- First tankōbon volume cover

リストルージュ (Risuto Rūju)
- Genre: Dystopian, fantasy
- Written by: Hoku Tomose
- Published by: Akita Shoten
- English publisher: NA: Yen Press;
- Imprint: Princess Comics Bonita
- Magazine: Mystery Bonita
- Original run: April 6, 2024 – present
- Volumes: 5

= Liste Rouge =

Japanese manga series

Liste Rouge (リストルージュ, Risuto Rūju) is a Japanese manga series written and illustrated by Hoku Tomose. It was originally published as a one-shot on the author's Twitter account in November 2023. The one-shot was later published in Akita Shoten's shōjo manga magazine Mystery Bonita in February 2024. It later began serialization in the same magazine in April that same year.

==Synopsis==
The series is set in a world where humans are regarded as endangered species by the Chimeras, a humanoid species that has a mixture of features from different animals. It focuses on the relationship between a protective Chimera boy, Juli, and a human girl, Meria.

==Publication==
Written and illustrated by Hoku Tomose, Liste Rouge was originally published as a one-shot on the author's Twitter account on November 8, 2023. The one-shot was later published in Akita Shoten's shōjo manga magazine Mystery Bonita on February 6, 2024. It later began serialization in the same magazine on April 6, 2024. Its chapters have been compiled into five tankōbon volumes as of September 2026.

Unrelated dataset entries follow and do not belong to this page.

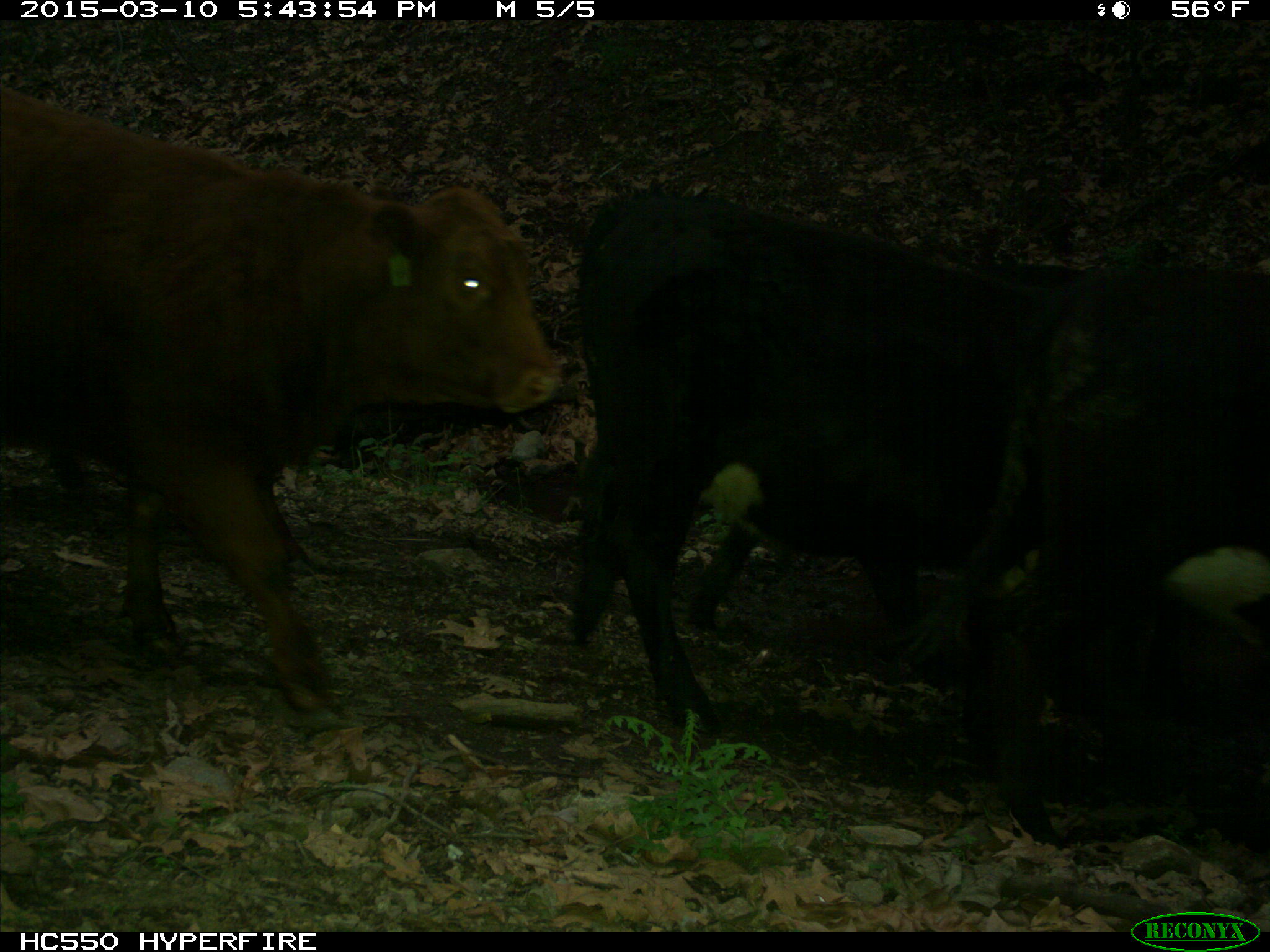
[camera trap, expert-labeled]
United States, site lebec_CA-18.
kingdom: Animalia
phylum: Chordata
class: Mammalia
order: Artiodactyla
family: Bovidae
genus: Bos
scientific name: Bos taurus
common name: domestic cow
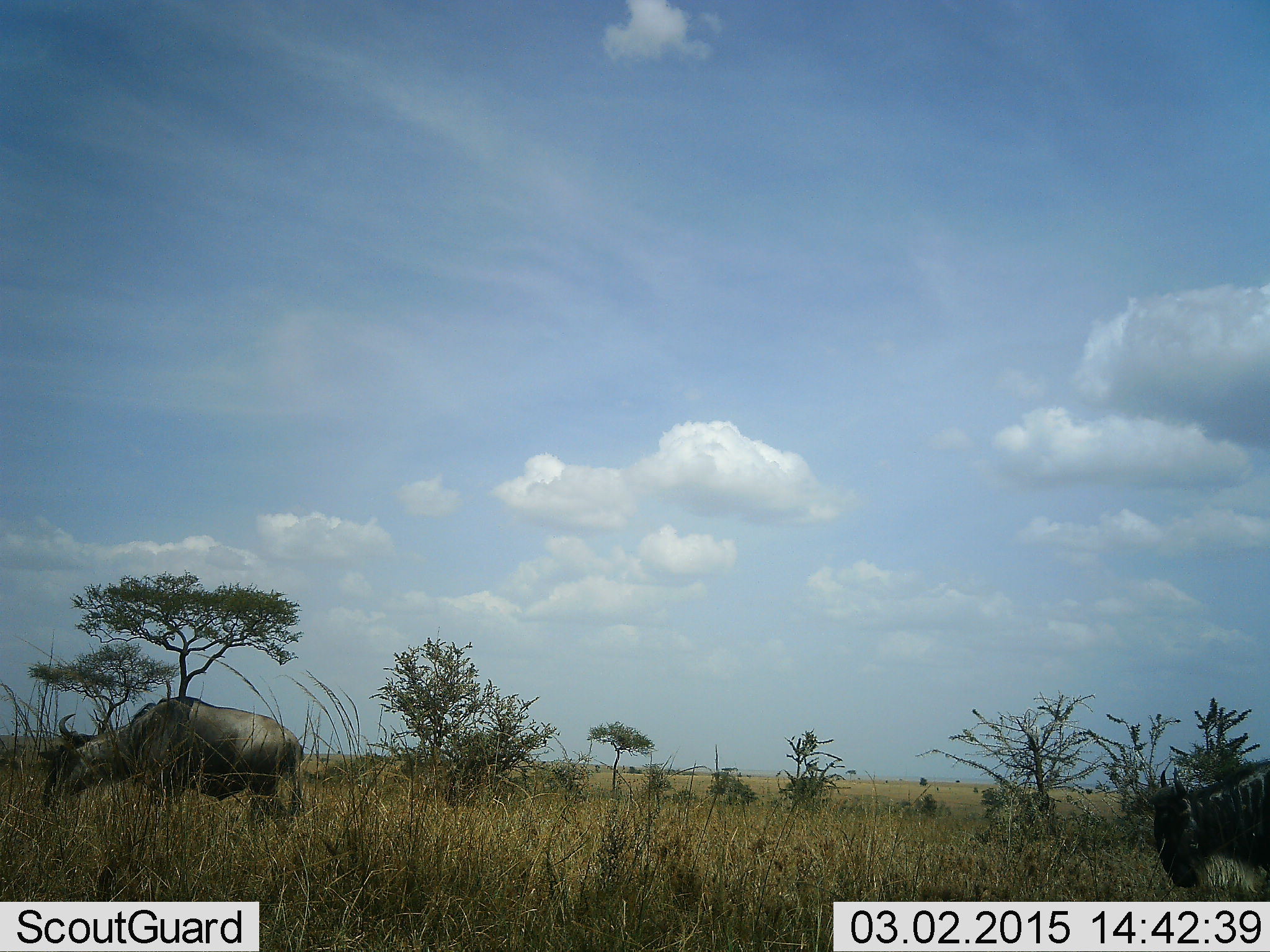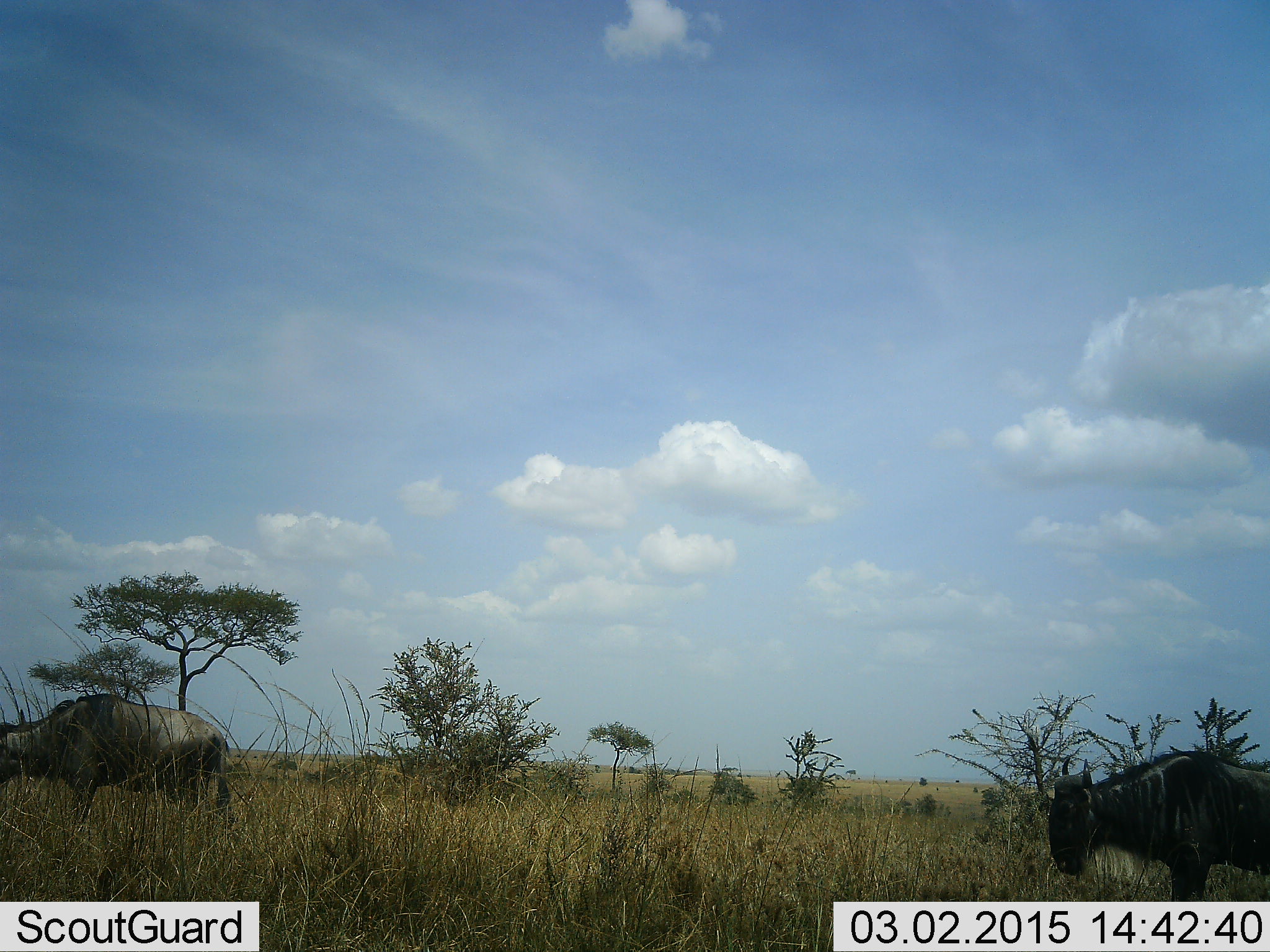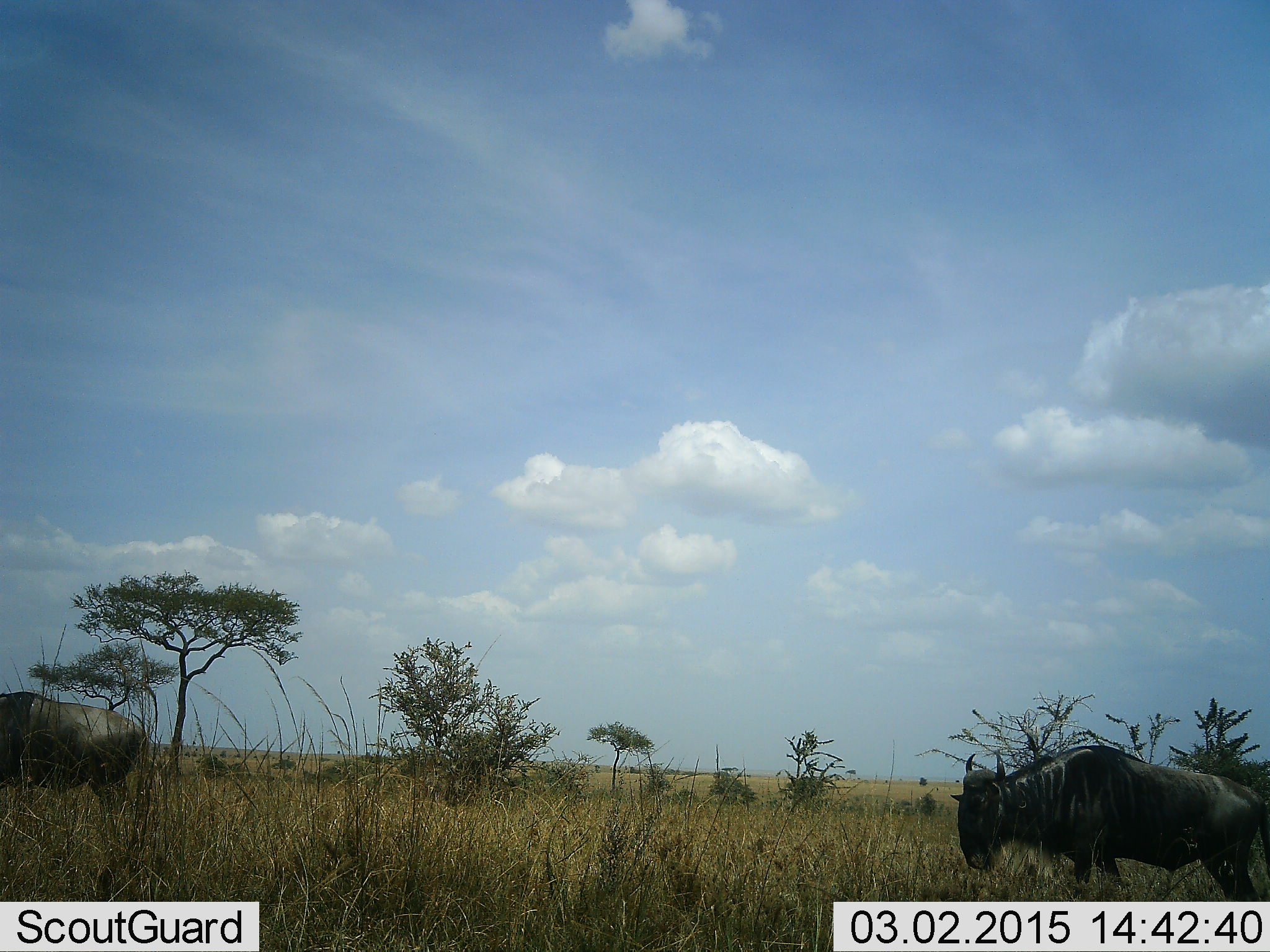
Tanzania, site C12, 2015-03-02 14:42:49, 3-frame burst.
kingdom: Animalia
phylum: Chordata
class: Mammalia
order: Artiodactyla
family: Bovidae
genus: Connochaetes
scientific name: Connochaetes taurinus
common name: blue wildebeest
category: wildebeest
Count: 2.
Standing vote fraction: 10%.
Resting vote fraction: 0%.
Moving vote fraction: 90%.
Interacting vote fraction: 0%.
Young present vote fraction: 0%.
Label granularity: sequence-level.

In January 2026, Yen Press announced that they had licensed the series for English publication, with the first volume set to release in July later in the year.

| No. | Original release date | Original ISBN | North American release date | North American ISBN |
| 1 | August 16, 2024 | 978-4-253-26611-6 | July 28, 2026 | 979-8-8554-3066-0 |
| 0. "Mira and Karen"; 1. "Juli and Meria"; | 2. "A Big Mess"; 3. "The Show Must Go On"; |
| 2 | February 14, 2025 | 978-4-253-26612-3 | November 24, 2026 | 979-8-8554-3845-1 |
| 3 | August 18, 2025 | 978-4-253-26613-0 | — | — |
| 4 | March 16, 2026 | 978-4-253-01233-1 | — | — |
| 5 | September 15, 2026 | 978-4-253-01962-0 | — | — |

==Reception==
The series has been recommended by manga artist Hiroyuki Asada.